● OBJECTIVE
In the material below, change "damaged or defective" to "broken or faulty" and leave every other line as it is. Omit the pictures from your answer.

(Excerpts from a detection dataset)
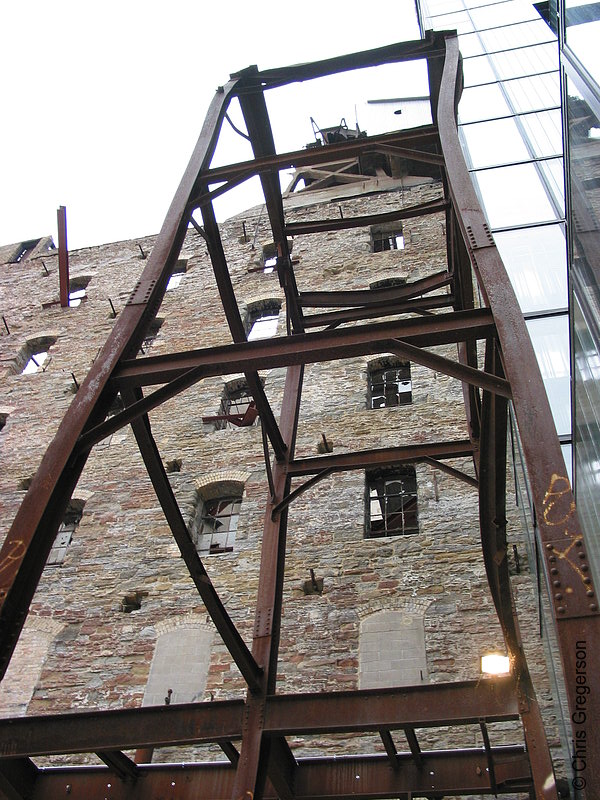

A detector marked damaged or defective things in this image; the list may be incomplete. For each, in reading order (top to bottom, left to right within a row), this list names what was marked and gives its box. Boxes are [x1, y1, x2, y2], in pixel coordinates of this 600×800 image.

rusty steel beam [284, 198, 448, 238]
rusty steel beam [0, 76, 241, 680]
rusty steel beam [112, 308, 496, 390]
rusty steel beam [436, 32, 600, 792]
rusty steel beam [286, 440, 474, 478]
rusty steel beam [21, 752, 532, 800]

● COMPLETE ANSWER
A detector marked broken or faulty things in this image; the list may be incomplete. For each, in reading order (top to bottom, left to right within a row), this list names what was marked and gives its box. Boxes are [x1, y1, x2, y2], in pixel coordinates of this 600×800 image.

rusty steel beam [284, 198, 448, 238]
rusty steel beam [0, 76, 241, 680]
rusty steel beam [112, 308, 496, 390]
rusty steel beam [436, 32, 600, 792]
rusty steel beam [286, 440, 474, 478]
rusty steel beam [21, 752, 532, 800]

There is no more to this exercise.